Tina Brown: I do worry very much about the business model. I think it’s high time that Facebook and Google created a vast philanthropy fund to fund journalism. They have stolen so much that it’s high time they gave some of it back.

How would you grade the media’s performance over the past year?

Tina Brown: I think we’ve seen a fantastic resurgence in journalism in the last year. I’m very excited by what journalists are doing right now. There’s a fantastic, relentless sort of rigor now about continuing to not be deflected by Trump’s aggressions and mendacity and simply to keep on keeping honest with the public and publishing what he is doing in a way that’s very exciting.

You liked to say as an editor, “If you don’t have a budget, get yourself a point of view.” Budgets are still shrinking. Do you worry about the future of journalism?

Tina Brown: I do worry very much about the business model. I think it’s high time that Facebook and Google created a vast philanthropy fund to fund journalism. They have stolen so much that it’s high time they gave some of it back.

Which has been worst for journalism: Google, Facebook, or Twitter?

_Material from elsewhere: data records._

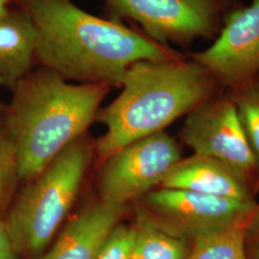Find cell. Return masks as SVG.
Listing matches in <instances>:
<instances>
[{"label": "cell", "mask_w": 259, "mask_h": 259, "mask_svg": "<svg viewBox=\"0 0 259 259\" xmlns=\"http://www.w3.org/2000/svg\"><path fill=\"white\" fill-rule=\"evenodd\" d=\"M160 187L256 203L259 180L214 157L193 154L172 168Z\"/></svg>", "instance_id": "10"}, {"label": "cell", "mask_w": 259, "mask_h": 259, "mask_svg": "<svg viewBox=\"0 0 259 259\" xmlns=\"http://www.w3.org/2000/svg\"><path fill=\"white\" fill-rule=\"evenodd\" d=\"M4 108H5V107H4V106H3V105L0 103V115L2 114V112H3V111H4Z\"/></svg>", "instance_id": "21"}, {"label": "cell", "mask_w": 259, "mask_h": 259, "mask_svg": "<svg viewBox=\"0 0 259 259\" xmlns=\"http://www.w3.org/2000/svg\"><path fill=\"white\" fill-rule=\"evenodd\" d=\"M136 225L119 223L103 240L94 259H133Z\"/></svg>", "instance_id": "16"}, {"label": "cell", "mask_w": 259, "mask_h": 259, "mask_svg": "<svg viewBox=\"0 0 259 259\" xmlns=\"http://www.w3.org/2000/svg\"><path fill=\"white\" fill-rule=\"evenodd\" d=\"M37 32L35 62L67 81L120 85L140 61L166 62L187 56L119 21L89 14L71 0H19Z\"/></svg>", "instance_id": "1"}, {"label": "cell", "mask_w": 259, "mask_h": 259, "mask_svg": "<svg viewBox=\"0 0 259 259\" xmlns=\"http://www.w3.org/2000/svg\"><path fill=\"white\" fill-rule=\"evenodd\" d=\"M244 248L248 259H259V204L256 203L244 225Z\"/></svg>", "instance_id": "18"}, {"label": "cell", "mask_w": 259, "mask_h": 259, "mask_svg": "<svg viewBox=\"0 0 259 259\" xmlns=\"http://www.w3.org/2000/svg\"><path fill=\"white\" fill-rule=\"evenodd\" d=\"M188 57L230 91L259 78V0L228 14L212 46Z\"/></svg>", "instance_id": "9"}, {"label": "cell", "mask_w": 259, "mask_h": 259, "mask_svg": "<svg viewBox=\"0 0 259 259\" xmlns=\"http://www.w3.org/2000/svg\"><path fill=\"white\" fill-rule=\"evenodd\" d=\"M133 259H186L191 243L136 222Z\"/></svg>", "instance_id": "14"}, {"label": "cell", "mask_w": 259, "mask_h": 259, "mask_svg": "<svg viewBox=\"0 0 259 259\" xmlns=\"http://www.w3.org/2000/svg\"><path fill=\"white\" fill-rule=\"evenodd\" d=\"M246 219L192 241L186 259H248L243 237Z\"/></svg>", "instance_id": "13"}, {"label": "cell", "mask_w": 259, "mask_h": 259, "mask_svg": "<svg viewBox=\"0 0 259 259\" xmlns=\"http://www.w3.org/2000/svg\"><path fill=\"white\" fill-rule=\"evenodd\" d=\"M19 181L16 146L0 119V207Z\"/></svg>", "instance_id": "17"}, {"label": "cell", "mask_w": 259, "mask_h": 259, "mask_svg": "<svg viewBox=\"0 0 259 259\" xmlns=\"http://www.w3.org/2000/svg\"><path fill=\"white\" fill-rule=\"evenodd\" d=\"M0 259H18L5 221L0 219Z\"/></svg>", "instance_id": "19"}, {"label": "cell", "mask_w": 259, "mask_h": 259, "mask_svg": "<svg viewBox=\"0 0 259 259\" xmlns=\"http://www.w3.org/2000/svg\"><path fill=\"white\" fill-rule=\"evenodd\" d=\"M242 127L259 161V78L230 91Z\"/></svg>", "instance_id": "15"}, {"label": "cell", "mask_w": 259, "mask_h": 259, "mask_svg": "<svg viewBox=\"0 0 259 259\" xmlns=\"http://www.w3.org/2000/svg\"><path fill=\"white\" fill-rule=\"evenodd\" d=\"M112 20L129 19L160 45L216 38L232 0H104Z\"/></svg>", "instance_id": "6"}, {"label": "cell", "mask_w": 259, "mask_h": 259, "mask_svg": "<svg viewBox=\"0 0 259 259\" xmlns=\"http://www.w3.org/2000/svg\"><path fill=\"white\" fill-rule=\"evenodd\" d=\"M256 203L159 186L136 201V217L138 222L191 243L245 220Z\"/></svg>", "instance_id": "5"}, {"label": "cell", "mask_w": 259, "mask_h": 259, "mask_svg": "<svg viewBox=\"0 0 259 259\" xmlns=\"http://www.w3.org/2000/svg\"><path fill=\"white\" fill-rule=\"evenodd\" d=\"M182 158L180 145L165 131L130 143L103 162L100 200L120 204L139 200L160 186Z\"/></svg>", "instance_id": "7"}, {"label": "cell", "mask_w": 259, "mask_h": 259, "mask_svg": "<svg viewBox=\"0 0 259 259\" xmlns=\"http://www.w3.org/2000/svg\"><path fill=\"white\" fill-rule=\"evenodd\" d=\"M120 87V94L96 116L107 129L96 144L102 162L130 143L164 131L219 95L221 88L188 56L179 61L138 62L128 68Z\"/></svg>", "instance_id": "3"}, {"label": "cell", "mask_w": 259, "mask_h": 259, "mask_svg": "<svg viewBox=\"0 0 259 259\" xmlns=\"http://www.w3.org/2000/svg\"><path fill=\"white\" fill-rule=\"evenodd\" d=\"M19 0H0V15L10 9L13 4H18Z\"/></svg>", "instance_id": "20"}, {"label": "cell", "mask_w": 259, "mask_h": 259, "mask_svg": "<svg viewBox=\"0 0 259 259\" xmlns=\"http://www.w3.org/2000/svg\"><path fill=\"white\" fill-rule=\"evenodd\" d=\"M125 206L102 200L85 205L41 259H94L103 240L119 223Z\"/></svg>", "instance_id": "11"}, {"label": "cell", "mask_w": 259, "mask_h": 259, "mask_svg": "<svg viewBox=\"0 0 259 259\" xmlns=\"http://www.w3.org/2000/svg\"><path fill=\"white\" fill-rule=\"evenodd\" d=\"M37 32L27 12L19 7L0 15V85L11 91L35 63Z\"/></svg>", "instance_id": "12"}, {"label": "cell", "mask_w": 259, "mask_h": 259, "mask_svg": "<svg viewBox=\"0 0 259 259\" xmlns=\"http://www.w3.org/2000/svg\"><path fill=\"white\" fill-rule=\"evenodd\" d=\"M110 90L106 83H68L44 66L21 79L0 118L16 146L19 181L34 179L82 138Z\"/></svg>", "instance_id": "2"}, {"label": "cell", "mask_w": 259, "mask_h": 259, "mask_svg": "<svg viewBox=\"0 0 259 259\" xmlns=\"http://www.w3.org/2000/svg\"><path fill=\"white\" fill-rule=\"evenodd\" d=\"M182 139L195 155L214 157L259 180L258 159L230 94H219L187 113Z\"/></svg>", "instance_id": "8"}, {"label": "cell", "mask_w": 259, "mask_h": 259, "mask_svg": "<svg viewBox=\"0 0 259 259\" xmlns=\"http://www.w3.org/2000/svg\"><path fill=\"white\" fill-rule=\"evenodd\" d=\"M93 155L82 137L26 182L5 220L18 256L36 257L47 248L74 204Z\"/></svg>", "instance_id": "4"}]
</instances>
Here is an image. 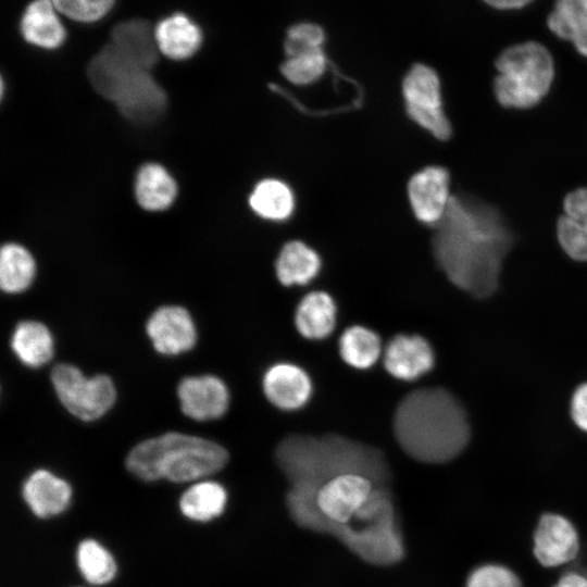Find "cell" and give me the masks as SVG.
Masks as SVG:
<instances>
[{
  "label": "cell",
  "instance_id": "obj_1",
  "mask_svg": "<svg viewBox=\"0 0 587 587\" xmlns=\"http://www.w3.org/2000/svg\"><path fill=\"white\" fill-rule=\"evenodd\" d=\"M432 250L448 280L477 299L492 296L514 235L492 205L467 195H452L434 227Z\"/></svg>",
  "mask_w": 587,
  "mask_h": 587
},
{
  "label": "cell",
  "instance_id": "obj_2",
  "mask_svg": "<svg viewBox=\"0 0 587 587\" xmlns=\"http://www.w3.org/2000/svg\"><path fill=\"white\" fill-rule=\"evenodd\" d=\"M391 425L399 448L411 459L428 464L453 460L471 438L464 407L441 387H422L404 395Z\"/></svg>",
  "mask_w": 587,
  "mask_h": 587
},
{
  "label": "cell",
  "instance_id": "obj_3",
  "mask_svg": "<svg viewBox=\"0 0 587 587\" xmlns=\"http://www.w3.org/2000/svg\"><path fill=\"white\" fill-rule=\"evenodd\" d=\"M274 460L289 485L319 487L344 473L363 474L378 485L391 480L389 463L379 448L340 434H289L277 442Z\"/></svg>",
  "mask_w": 587,
  "mask_h": 587
},
{
  "label": "cell",
  "instance_id": "obj_4",
  "mask_svg": "<svg viewBox=\"0 0 587 587\" xmlns=\"http://www.w3.org/2000/svg\"><path fill=\"white\" fill-rule=\"evenodd\" d=\"M228 452L221 445L196 436L166 433L138 444L126 458L127 470L147 482L198 479L221 471Z\"/></svg>",
  "mask_w": 587,
  "mask_h": 587
},
{
  "label": "cell",
  "instance_id": "obj_5",
  "mask_svg": "<svg viewBox=\"0 0 587 587\" xmlns=\"http://www.w3.org/2000/svg\"><path fill=\"white\" fill-rule=\"evenodd\" d=\"M87 76L100 96L134 122L155 120L166 108V93L150 71L110 42L90 59Z\"/></svg>",
  "mask_w": 587,
  "mask_h": 587
},
{
  "label": "cell",
  "instance_id": "obj_6",
  "mask_svg": "<svg viewBox=\"0 0 587 587\" xmlns=\"http://www.w3.org/2000/svg\"><path fill=\"white\" fill-rule=\"evenodd\" d=\"M494 91L504 108L530 109L548 93L554 76L549 51L536 41L505 49L496 61Z\"/></svg>",
  "mask_w": 587,
  "mask_h": 587
},
{
  "label": "cell",
  "instance_id": "obj_7",
  "mask_svg": "<svg viewBox=\"0 0 587 587\" xmlns=\"http://www.w3.org/2000/svg\"><path fill=\"white\" fill-rule=\"evenodd\" d=\"M51 382L65 409L83 421H93L105 414L116 398L114 384L109 376L100 374L86 378L71 364L55 365Z\"/></svg>",
  "mask_w": 587,
  "mask_h": 587
},
{
  "label": "cell",
  "instance_id": "obj_8",
  "mask_svg": "<svg viewBox=\"0 0 587 587\" xmlns=\"http://www.w3.org/2000/svg\"><path fill=\"white\" fill-rule=\"evenodd\" d=\"M401 89L409 118L436 139L448 140L452 126L444 110L440 79L435 70L414 64L404 76Z\"/></svg>",
  "mask_w": 587,
  "mask_h": 587
},
{
  "label": "cell",
  "instance_id": "obj_9",
  "mask_svg": "<svg viewBox=\"0 0 587 587\" xmlns=\"http://www.w3.org/2000/svg\"><path fill=\"white\" fill-rule=\"evenodd\" d=\"M450 195V174L438 165L426 166L411 176L408 198L415 218L435 227L444 217Z\"/></svg>",
  "mask_w": 587,
  "mask_h": 587
},
{
  "label": "cell",
  "instance_id": "obj_10",
  "mask_svg": "<svg viewBox=\"0 0 587 587\" xmlns=\"http://www.w3.org/2000/svg\"><path fill=\"white\" fill-rule=\"evenodd\" d=\"M262 390L276 409L295 412L303 409L313 395V382L300 365L280 361L271 364L262 376Z\"/></svg>",
  "mask_w": 587,
  "mask_h": 587
},
{
  "label": "cell",
  "instance_id": "obj_11",
  "mask_svg": "<svg viewBox=\"0 0 587 587\" xmlns=\"http://www.w3.org/2000/svg\"><path fill=\"white\" fill-rule=\"evenodd\" d=\"M383 364L386 372L401 382H414L435 366L430 342L419 334L400 333L384 347Z\"/></svg>",
  "mask_w": 587,
  "mask_h": 587
},
{
  "label": "cell",
  "instance_id": "obj_12",
  "mask_svg": "<svg viewBox=\"0 0 587 587\" xmlns=\"http://www.w3.org/2000/svg\"><path fill=\"white\" fill-rule=\"evenodd\" d=\"M183 413L196 421L216 420L229 405L225 383L213 375L185 377L177 387Z\"/></svg>",
  "mask_w": 587,
  "mask_h": 587
},
{
  "label": "cell",
  "instance_id": "obj_13",
  "mask_svg": "<svg viewBox=\"0 0 587 587\" xmlns=\"http://www.w3.org/2000/svg\"><path fill=\"white\" fill-rule=\"evenodd\" d=\"M147 334L158 352L170 355L190 350L197 340L190 314L177 305H165L155 310L148 320Z\"/></svg>",
  "mask_w": 587,
  "mask_h": 587
},
{
  "label": "cell",
  "instance_id": "obj_14",
  "mask_svg": "<svg viewBox=\"0 0 587 587\" xmlns=\"http://www.w3.org/2000/svg\"><path fill=\"white\" fill-rule=\"evenodd\" d=\"M579 548L577 533L565 517L547 513L534 535V553L544 566H558L573 560Z\"/></svg>",
  "mask_w": 587,
  "mask_h": 587
},
{
  "label": "cell",
  "instance_id": "obj_15",
  "mask_svg": "<svg viewBox=\"0 0 587 587\" xmlns=\"http://www.w3.org/2000/svg\"><path fill=\"white\" fill-rule=\"evenodd\" d=\"M59 14L51 0L30 1L20 20L23 39L46 50L60 48L66 39V29Z\"/></svg>",
  "mask_w": 587,
  "mask_h": 587
},
{
  "label": "cell",
  "instance_id": "obj_16",
  "mask_svg": "<svg viewBox=\"0 0 587 587\" xmlns=\"http://www.w3.org/2000/svg\"><path fill=\"white\" fill-rule=\"evenodd\" d=\"M337 314V304L332 295L324 290H313L298 302L294 315L295 327L308 340H323L335 330Z\"/></svg>",
  "mask_w": 587,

Tina Brown: I think Facebook probably because it’s world domination…I think journalists for years have had to be berated with this word, exposure—as if anyone can live off exposure. There should be revenue that comes back to journalism. It’s just not right in my view. And I think that the worm is turning in that actually.

In what way?

Tina Brown: I have a feeling that we’re going to see some kind of a push back that finally benefits. I think the world needs journalism, and I think that people are beginning to understand that, even though the press never seems to be in any poll to be in particular high regard. Maybe we’re coming to a time when writing words can be valued the same as writing code.